_Data extract_:

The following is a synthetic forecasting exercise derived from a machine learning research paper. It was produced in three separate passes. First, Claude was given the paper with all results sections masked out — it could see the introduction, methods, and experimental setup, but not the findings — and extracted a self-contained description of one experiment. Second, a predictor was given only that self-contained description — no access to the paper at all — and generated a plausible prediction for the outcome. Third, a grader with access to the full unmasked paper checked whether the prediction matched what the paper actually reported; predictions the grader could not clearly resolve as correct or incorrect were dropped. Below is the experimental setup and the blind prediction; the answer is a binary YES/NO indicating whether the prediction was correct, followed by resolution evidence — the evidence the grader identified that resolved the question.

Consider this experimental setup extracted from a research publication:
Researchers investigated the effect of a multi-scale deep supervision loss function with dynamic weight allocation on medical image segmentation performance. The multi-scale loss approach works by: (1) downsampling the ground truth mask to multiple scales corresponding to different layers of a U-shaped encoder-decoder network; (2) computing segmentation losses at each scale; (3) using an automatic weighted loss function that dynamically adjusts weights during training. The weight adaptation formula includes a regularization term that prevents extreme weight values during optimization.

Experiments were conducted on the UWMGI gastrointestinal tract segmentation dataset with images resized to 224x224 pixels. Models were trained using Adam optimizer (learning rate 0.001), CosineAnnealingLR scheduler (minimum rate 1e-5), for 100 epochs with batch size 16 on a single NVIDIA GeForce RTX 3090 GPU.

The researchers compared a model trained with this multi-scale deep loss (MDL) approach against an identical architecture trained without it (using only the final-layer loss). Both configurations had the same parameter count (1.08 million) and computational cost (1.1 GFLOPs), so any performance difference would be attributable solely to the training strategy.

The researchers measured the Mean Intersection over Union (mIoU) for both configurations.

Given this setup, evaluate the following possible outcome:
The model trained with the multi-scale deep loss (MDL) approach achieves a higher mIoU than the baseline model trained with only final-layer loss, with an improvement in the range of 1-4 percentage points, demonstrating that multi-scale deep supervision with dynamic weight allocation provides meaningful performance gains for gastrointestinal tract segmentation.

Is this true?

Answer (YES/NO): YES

...

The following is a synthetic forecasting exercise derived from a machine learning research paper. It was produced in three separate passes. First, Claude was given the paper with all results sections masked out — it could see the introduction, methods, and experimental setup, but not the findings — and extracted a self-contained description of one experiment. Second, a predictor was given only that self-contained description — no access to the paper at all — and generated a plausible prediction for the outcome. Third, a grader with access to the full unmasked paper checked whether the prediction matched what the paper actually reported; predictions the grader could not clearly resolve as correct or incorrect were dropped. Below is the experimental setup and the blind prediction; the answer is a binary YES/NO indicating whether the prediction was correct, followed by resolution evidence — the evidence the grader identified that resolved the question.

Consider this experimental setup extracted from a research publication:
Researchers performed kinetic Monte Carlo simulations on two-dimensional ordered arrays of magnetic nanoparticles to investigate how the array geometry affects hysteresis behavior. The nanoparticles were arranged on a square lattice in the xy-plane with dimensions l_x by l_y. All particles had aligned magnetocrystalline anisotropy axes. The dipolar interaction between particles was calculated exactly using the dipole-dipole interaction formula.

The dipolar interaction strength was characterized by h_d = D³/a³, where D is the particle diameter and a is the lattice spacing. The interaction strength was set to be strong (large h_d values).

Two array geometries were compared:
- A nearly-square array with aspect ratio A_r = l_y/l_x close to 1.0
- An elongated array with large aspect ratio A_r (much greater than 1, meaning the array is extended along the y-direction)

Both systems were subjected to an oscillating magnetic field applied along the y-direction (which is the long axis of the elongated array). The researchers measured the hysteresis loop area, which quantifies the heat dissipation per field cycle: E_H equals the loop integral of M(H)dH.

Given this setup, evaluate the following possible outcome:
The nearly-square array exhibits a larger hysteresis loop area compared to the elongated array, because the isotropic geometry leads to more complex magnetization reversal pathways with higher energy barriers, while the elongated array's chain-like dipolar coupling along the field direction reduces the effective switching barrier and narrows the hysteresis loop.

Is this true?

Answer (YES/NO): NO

* * *

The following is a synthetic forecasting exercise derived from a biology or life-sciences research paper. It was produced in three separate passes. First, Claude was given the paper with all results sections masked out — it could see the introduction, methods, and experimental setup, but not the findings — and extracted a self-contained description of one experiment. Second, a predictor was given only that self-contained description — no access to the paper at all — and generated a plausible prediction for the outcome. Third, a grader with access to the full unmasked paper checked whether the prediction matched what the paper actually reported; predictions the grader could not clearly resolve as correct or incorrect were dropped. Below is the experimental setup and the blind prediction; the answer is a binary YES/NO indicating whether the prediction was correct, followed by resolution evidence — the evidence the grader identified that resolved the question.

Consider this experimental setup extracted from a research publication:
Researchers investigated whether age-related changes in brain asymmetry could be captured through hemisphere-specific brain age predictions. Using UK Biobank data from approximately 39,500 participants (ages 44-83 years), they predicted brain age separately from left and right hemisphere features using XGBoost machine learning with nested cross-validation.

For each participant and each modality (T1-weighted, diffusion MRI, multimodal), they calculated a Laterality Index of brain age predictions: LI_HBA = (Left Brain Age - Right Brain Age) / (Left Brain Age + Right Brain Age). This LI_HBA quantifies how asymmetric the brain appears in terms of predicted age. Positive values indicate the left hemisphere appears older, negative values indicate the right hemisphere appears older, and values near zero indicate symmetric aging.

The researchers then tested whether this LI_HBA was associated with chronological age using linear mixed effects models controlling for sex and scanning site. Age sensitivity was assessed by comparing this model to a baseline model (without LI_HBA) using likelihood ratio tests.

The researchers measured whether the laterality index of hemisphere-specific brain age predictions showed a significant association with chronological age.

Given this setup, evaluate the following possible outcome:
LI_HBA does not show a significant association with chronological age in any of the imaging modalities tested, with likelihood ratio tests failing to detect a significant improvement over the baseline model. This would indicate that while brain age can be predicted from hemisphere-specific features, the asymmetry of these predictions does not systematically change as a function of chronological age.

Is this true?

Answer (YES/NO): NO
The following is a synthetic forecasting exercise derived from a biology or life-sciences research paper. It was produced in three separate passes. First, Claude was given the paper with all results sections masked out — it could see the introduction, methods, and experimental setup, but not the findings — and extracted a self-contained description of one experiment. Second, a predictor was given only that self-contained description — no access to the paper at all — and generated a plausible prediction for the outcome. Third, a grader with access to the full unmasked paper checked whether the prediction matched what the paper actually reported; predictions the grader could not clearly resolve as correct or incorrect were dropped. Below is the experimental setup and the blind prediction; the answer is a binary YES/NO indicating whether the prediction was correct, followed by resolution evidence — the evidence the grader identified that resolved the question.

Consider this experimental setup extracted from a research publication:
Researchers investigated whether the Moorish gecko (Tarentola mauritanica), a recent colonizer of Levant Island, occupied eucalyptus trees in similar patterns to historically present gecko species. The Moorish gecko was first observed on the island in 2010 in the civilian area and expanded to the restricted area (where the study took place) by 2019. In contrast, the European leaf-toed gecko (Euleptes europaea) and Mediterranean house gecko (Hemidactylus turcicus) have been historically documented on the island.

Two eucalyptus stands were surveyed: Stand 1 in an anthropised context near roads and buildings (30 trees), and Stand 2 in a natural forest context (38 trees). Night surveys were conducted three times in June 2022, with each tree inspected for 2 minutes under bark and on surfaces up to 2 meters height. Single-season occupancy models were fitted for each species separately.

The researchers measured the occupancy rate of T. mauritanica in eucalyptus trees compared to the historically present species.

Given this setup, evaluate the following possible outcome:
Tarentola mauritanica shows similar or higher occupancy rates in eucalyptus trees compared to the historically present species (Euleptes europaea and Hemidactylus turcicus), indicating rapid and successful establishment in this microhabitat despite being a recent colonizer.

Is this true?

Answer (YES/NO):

_Task instructions_: Lines that contain "recent" are to be copied from the records above.

_Task solution_:
Researchers investigated whether the Moorish gecko (Tarentola mauritanica), a recent colonizer of Levant Island, occupied eucalyptus trees in similar patterns to historically present gecko species. The Moorish gecko was first observed on the island in 2010 in the civilian area and expanded to the restricted area (where the study took place) by 2019. In contrast, the European leaf-toed gecko (Euleptes europaea) and Mediterranean house gecko (Hemidactylus turcicus) have been historically documented on the island.
Tarentola mauritanica shows similar or higher occupancy rates in eucalyptus trees compared to the historically present species (Euleptes europaea and Hemidactylus turcicus), indicating rapid and successful establishment in this microhabitat despite being a recent colonizer.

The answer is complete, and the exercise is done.